## WHAT IS EXPECTED
Please give the data below again in full, exactly as it stands.

## EXERCISE MATERIAL

## start

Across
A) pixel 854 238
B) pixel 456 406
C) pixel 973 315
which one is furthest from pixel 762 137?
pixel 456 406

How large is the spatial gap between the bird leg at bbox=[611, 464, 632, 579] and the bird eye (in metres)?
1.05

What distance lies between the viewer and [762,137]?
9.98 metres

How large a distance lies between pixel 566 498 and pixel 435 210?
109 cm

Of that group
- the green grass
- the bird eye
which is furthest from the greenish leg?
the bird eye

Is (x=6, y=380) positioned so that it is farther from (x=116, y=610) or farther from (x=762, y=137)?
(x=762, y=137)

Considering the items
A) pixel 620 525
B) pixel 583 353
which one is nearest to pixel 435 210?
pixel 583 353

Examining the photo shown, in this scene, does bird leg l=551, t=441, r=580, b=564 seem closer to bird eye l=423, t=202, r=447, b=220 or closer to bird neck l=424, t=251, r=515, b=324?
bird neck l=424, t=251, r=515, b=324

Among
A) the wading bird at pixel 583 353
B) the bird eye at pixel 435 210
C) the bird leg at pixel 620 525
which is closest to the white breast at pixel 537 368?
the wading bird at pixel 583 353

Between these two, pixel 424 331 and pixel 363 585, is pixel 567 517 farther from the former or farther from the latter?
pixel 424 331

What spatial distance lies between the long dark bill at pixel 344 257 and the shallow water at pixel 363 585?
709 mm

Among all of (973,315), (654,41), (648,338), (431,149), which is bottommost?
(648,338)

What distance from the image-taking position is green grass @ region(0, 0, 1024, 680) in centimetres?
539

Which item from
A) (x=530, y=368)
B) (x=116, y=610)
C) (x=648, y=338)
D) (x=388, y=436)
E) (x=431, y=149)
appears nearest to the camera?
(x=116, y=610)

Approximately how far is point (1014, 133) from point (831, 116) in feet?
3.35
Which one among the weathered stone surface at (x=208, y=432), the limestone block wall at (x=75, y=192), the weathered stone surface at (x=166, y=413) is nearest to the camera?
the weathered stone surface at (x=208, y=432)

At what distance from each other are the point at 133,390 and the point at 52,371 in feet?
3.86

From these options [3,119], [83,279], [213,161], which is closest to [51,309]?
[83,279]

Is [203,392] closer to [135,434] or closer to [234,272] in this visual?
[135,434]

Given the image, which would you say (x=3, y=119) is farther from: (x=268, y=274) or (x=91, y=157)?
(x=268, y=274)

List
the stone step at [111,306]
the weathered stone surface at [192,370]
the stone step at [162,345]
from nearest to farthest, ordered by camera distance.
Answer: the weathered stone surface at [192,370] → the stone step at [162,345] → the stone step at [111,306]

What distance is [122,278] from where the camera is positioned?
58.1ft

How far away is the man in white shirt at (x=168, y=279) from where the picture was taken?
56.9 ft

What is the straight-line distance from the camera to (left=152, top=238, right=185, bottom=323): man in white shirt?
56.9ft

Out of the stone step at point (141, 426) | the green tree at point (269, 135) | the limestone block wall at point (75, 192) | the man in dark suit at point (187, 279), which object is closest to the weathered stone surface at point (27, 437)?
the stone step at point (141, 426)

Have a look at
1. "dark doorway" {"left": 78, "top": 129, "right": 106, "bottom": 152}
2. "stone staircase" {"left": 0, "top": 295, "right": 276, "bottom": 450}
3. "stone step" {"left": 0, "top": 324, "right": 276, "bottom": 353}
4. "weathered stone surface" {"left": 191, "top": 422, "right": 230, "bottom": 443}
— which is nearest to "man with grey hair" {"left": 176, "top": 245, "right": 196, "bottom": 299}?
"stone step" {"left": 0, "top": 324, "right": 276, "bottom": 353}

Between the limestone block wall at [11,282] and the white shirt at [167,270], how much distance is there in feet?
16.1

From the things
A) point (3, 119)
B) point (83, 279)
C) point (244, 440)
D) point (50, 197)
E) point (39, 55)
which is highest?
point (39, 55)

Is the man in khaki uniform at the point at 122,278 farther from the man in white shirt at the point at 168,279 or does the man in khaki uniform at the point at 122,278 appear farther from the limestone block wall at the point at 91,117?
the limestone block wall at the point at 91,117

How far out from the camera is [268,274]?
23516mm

## end

## SOLUTION TO THIS EXERCISE
Across
A) pixel 854 238
B) pixel 456 406
C) pixel 973 315
which one is furthest from pixel 762 137?
pixel 456 406

How large is the spatial gap between the bird leg at bbox=[611, 464, 632, 579] and the bird eye (in metres)?
1.05

What distance lies between the viewer and [762,137]?
9.98 metres

How large a distance lies between pixel 566 498 and pixel 435 210?
109 cm

Of that group
- the green grass
- the bird eye
which is furthest from the greenish leg?
the bird eye

Is (x=6, y=380) positioned so that it is farther from (x=116, y=610) or farther from (x=762, y=137)?
(x=762, y=137)

Considering the items
A) pixel 620 525
B) pixel 583 353
which one is nearest to pixel 435 210?
pixel 583 353

Examining the photo shown, in this scene, does bird leg l=551, t=441, r=580, b=564 seem closer to bird eye l=423, t=202, r=447, b=220 or closer to bird neck l=424, t=251, r=515, b=324?
bird neck l=424, t=251, r=515, b=324

Among
A) the wading bird at pixel 583 353
B) the bird eye at pixel 435 210
C) the bird leg at pixel 620 525
which is closest to the white breast at pixel 537 368?
the wading bird at pixel 583 353

Between these two, pixel 424 331 and pixel 363 585, is pixel 567 517 farther from the former or farther from the latter?
pixel 424 331

What spatial distance lies between the long dark bill at pixel 344 257 and the shallow water at pixel 363 585?
709 mm

Among all of (973,315), (654,41), (648,338), (431,149), which is bottommost?
(648,338)

What distance from the image-taking position is green grass @ region(0, 0, 1024, 680) in centimetres?
539

Which item from
A) (x=530, y=368)
B) (x=116, y=610)
C) (x=648, y=338)
D) (x=388, y=436)
E) (x=431, y=149)
appears nearest to the camera?
(x=116, y=610)

Approximately how far is point (1014, 133) from point (831, 116) in feet?
3.35
Which one among the weathered stone surface at (x=208, y=432), the limestone block wall at (x=75, y=192), the weathered stone surface at (x=166, y=413) is nearest to the camera?
the weathered stone surface at (x=208, y=432)

At what distance from each other are the point at 133,390 and the point at 52,371 in feet?
3.86

From these options [3,119], [83,279], [213,161], which is closest to [51,309]?
[83,279]

Is [203,392] closer to [135,434] or closer to [234,272] in this visual?
[135,434]

Given the image, which would you say (x=3, y=119) is farther from: (x=268, y=274) or (x=91, y=157)?
(x=268, y=274)

List
the stone step at [111,306]
the weathered stone surface at [192,370]
the stone step at [162,345]
from nearest to farthest, ordered by camera distance.
Answer: the weathered stone surface at [192,370] → the stone step at [162,345] → the stone step at [111,306]

What distance is [122,278] from where the camera is positioned?
58.1ft

How far away is the man in white shirt at (x=168, y=279) from where the picture was taken?
56.9 ft

What is the straight-line distance from the camera to (left=152, top=238, right=185, bottom=323): man in white shirt?
56.9ft

Out of the stone step at point (141, 426) | the green tree at point (269, 135) | the limestone block wall at point (75, 192) | the man in dark suit at point (187, 279), which object is closest to the weathered stone surface at point (27, 437)?
the stone step at point (141, 426)

Have a look at
1. "dark doorway" {"left": 78, "top": 129, "right": 106, "bottom": 152}
2. "stone staircase" {"left": 0, "top": 295, "right": 276, "bottom": 450}
3. "stone step" {"left": 0, "top": 324, "right": 276, "bottom": 353}
4. "weathered stone surface" {"left": 191, "top": 422, "right": 230, "bottom": 443}
— which is nearest to "man with grey hair" {"left": 176, "top": 245, "right": 196, "bottom": 299}?
"stone step" {"left": 0, "top": 324, "right": 276, "bottom": 353}

Between the limestone block wall at [11,282] and the white shirt at [167,270], how much distance is there in feet?
16.1

From the things
A) point (3, 119)
B) point (83, 279)
C) point (244, 440)
D) point (50, 197)
E) point (39, 55)
which is highest?
point (39, 55)

Is the man in khaki uniform at the point at 122,278 farther from the man in white shirt at the point at 168,279 or does the man in khaki uniform at the point at 122,278 appear farther from the limestone block wall at the point at 91,117?
the limestone block wall at the point at 91,117

How far out from the camera is [268,274]?
23516mm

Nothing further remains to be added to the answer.